As humans, we tend to
overlook the secondhand effects climate change that don’t directly impact our
daily lives. The Puerto Rican coqui frog
(Eleutherodactylus coqui) have, through climate change, decreased their body
size. Peter Narins and Sebastiaan Meenderink, a UCLA
biologist and researcher respectively, conducted a study to observe the effects
of climate change on these tropical frogs.

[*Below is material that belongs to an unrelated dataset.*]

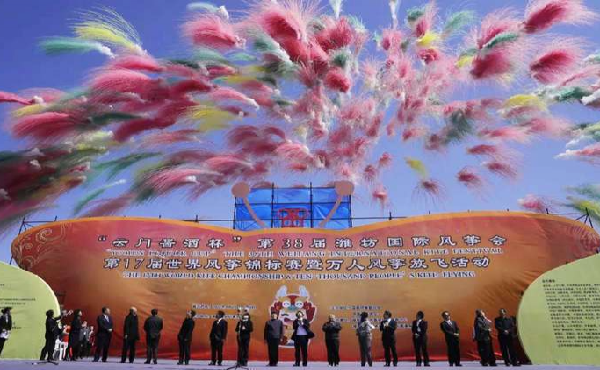 4.17~18日與您相約濰坊濱海云門國際風箏放飛場，兩項重磅活動即將開幕！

They concluded from their results that the coqui decreased their size in
an effort to adapt to the warmer climate and make their bodies more
metabolically efficient. This decrease
in body size was also found to alter the pitch of the male’s call. By changing the pitch of the call, aggressive
and advertisement calls are also affected, compromising territory defense and
reproductive success of the coqui. The
article suggests how precious the coqui are to the people of Puerto Rico and
upon further research, I discovered that the coqui is not only prized by the
people, but it has embedded itself into their culture. The male coqui begin calling at dusk and do
not stop until dawn. Their calls are
said to help lull the people to Puerto Rican people to sleep. The species gets their name from their calls,
the “CO” is said be aggressive call and the “QUI” is advertisement call to
attract the females.
Coqui’s are an arboreal species and
rather than laying their eggs in the water, they are laid on palm leaves. This characteristic allows the species to
distance itself from the water because the juveniles metamorphose within the
egg, instead of emerging as tadpoles.
Calling, as we have seen, is extremely important in the survival of
arboreal Anuran species. If the pitch of
the male’s calls has been changed, their effort to attract and reproduce could
be compromised, as the females may have not adapted to this change. The rising climate change is only going to
cause a further decrease in the size of the coqui and an alteration in their
call pitch. The change in pitch of the
coqui’s calls has been now documented through this study and can be applied to
further research on similar species that could possibly be affected by global
warming and the climate change.
1 comment:
I wonder if the females' preferences for pitch will also change as their body size decreases as well.